» **Provided passage**:
----------

Celebrate your accomplishments

Research has shown that women don’t promote themselves as much as they should. (If you want to learn about this, I highly recommend you read Women Don’t Ask!) This leaves us (and other shy folk) at a disadvantage because people around us may not realize and recognize how awesome we are. Even if you’re too shy to tell anyone but your cheerleading squad, give it a shot. And remember that some communities even explicitly encourage this, so you aren’t necessarily going to be out of place: Linuxchix, for example, encourages people to do “horn tootin'” posts where they celebrate neat things they’ve accomplished: a new job, a working system, a neat solution, achieving inbox zero, or even the first day your daughter sleeps through the night. Don’t feel you should only celebrate “big” milestones: if you do something that matters to you at all, allow yourself some time to brag.

You’ve got to remember to balance here: bad things happen, but if your cheerleading squad only hears from you when things are rough, it’s going to be harder for them to bring up examples later. So make sure they hear the good as well as the bad. I don’t know about you, but I find when I sit down and think about it there’s usually more good than bad.

Talking and writing about your accomplishments not only makes them more widely known, but also gives you practice expressing yourself… so not only are you advertising your awesomeness, you’re actually becoming more awesome in the process. How’s that for an extra ego-boost?

----------

» **Information shown**:
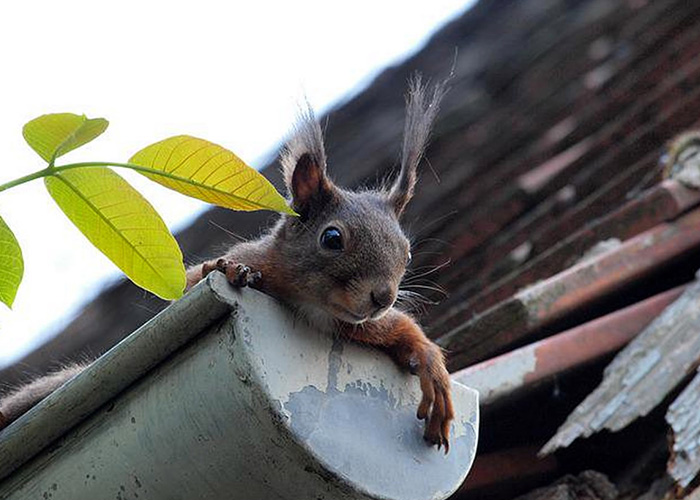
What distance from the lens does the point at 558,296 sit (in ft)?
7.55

----------

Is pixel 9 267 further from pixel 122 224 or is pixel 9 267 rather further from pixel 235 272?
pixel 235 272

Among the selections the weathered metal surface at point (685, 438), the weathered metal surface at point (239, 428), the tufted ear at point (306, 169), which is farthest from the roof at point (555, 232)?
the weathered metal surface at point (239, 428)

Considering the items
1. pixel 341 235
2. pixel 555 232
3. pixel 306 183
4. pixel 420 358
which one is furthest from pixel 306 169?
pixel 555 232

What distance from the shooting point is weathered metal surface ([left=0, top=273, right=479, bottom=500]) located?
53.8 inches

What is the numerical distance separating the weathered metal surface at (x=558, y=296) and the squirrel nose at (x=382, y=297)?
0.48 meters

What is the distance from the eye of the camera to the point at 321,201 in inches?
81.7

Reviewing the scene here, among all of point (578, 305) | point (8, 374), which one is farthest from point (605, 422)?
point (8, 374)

----------

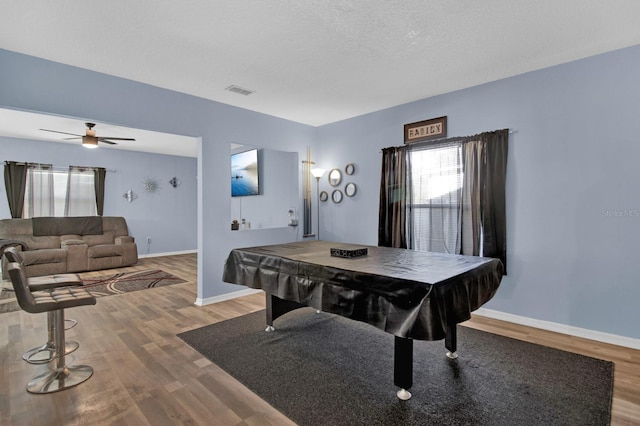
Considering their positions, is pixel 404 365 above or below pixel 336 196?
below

----------

» **Requirements**:
A. Pick out each line of the listing that contains the word "which", treating uppercase and lowercase as different.
B. Please resume the passage about celebrating your accomplishments, starting right after its final sentence.
The passage about celebrating accomplishments and the listing are separate, unrelated material.

» **Solved tasks**:
A.
Among the selections the weathered metal surface at point (685, 438), the weathered metal surface at point (239, 428), the tufted ear at point (306, 169), which is farthest from the roof at point (555, 232)?
which one is furthest from pixel 306 169?
Reviewing the scene here, among all of point (578, 305) | point (8, 374), which one is farthest from point (605, 422)?

B.
Don’t forget to be awesome

Just before I went in to do my proposal defence last week, my little sister sent me a text message that told me I had permission to be awesome. And when I asked her for advice on writing this post, she said I should give you all permission to be awesome too. It’s really hard to be down about yourself or your accomplishments when you’re too busy being awesome: that is, actually learning and doing the things that you want to do. It’s a bit circular: But if you can let go of self-confidence issues long enough to do cool stuff, then doing cool stuff will help you let go of self-confidence issues because you’ll have more examples of your awesomeness right there.

So go forth and be awesome!

34 thoughts on “Self-confidence tricks

  1. Chris

    > (Or maybe I’m wrong and guys also feel this way. But they don’t show it as much.)

    I think that many guys do — which would mean that any work we do on making brash self-confidence less of a prerequisite for these fields will help all those non-alpha-male guys too. So, it’s not that we’re optimizing against women, it’s even worse; we’re optimizing against *everyone* other than a (fairly small, in my experience) set of irrationally-confident people who are mostly men.

  2. takingitoutside

    These are great suggestions. I’ve got one to add: when you’re feeling down, recall things that you did well even in a different field. The jobs I’ve taken between bouts of schooling are different from what I study, but whenever finals got me down remembering that I had helped organize events at which foreign heads of state spoke gave me confidence in myself. Not in my abilities at x, y or z, necessarily, but confidence that, overall, even if I do fail at whatever I’m working on right now, I still rock. Once you know that you are, in Terri’s words, awesome, you’ve got the confidence to go out and fail spectacularly, if need be.

    I’m thinking specifically of language learning. The best way to learn a language is to get out there and speak it – horribly, if need be. I’ve studied four languages in depth (not including computer languages) and I need to pick up another one soon; it’s always daunting to know that you are looking at years of mediocrity before you will be even halfway decent at it. Reminding myself that I’m great at other stuff gives me the confidence to go off and screw up the new language (in public, with native speakers) until I get it right. I think that that approach should carry over to learning pretty much any new skill.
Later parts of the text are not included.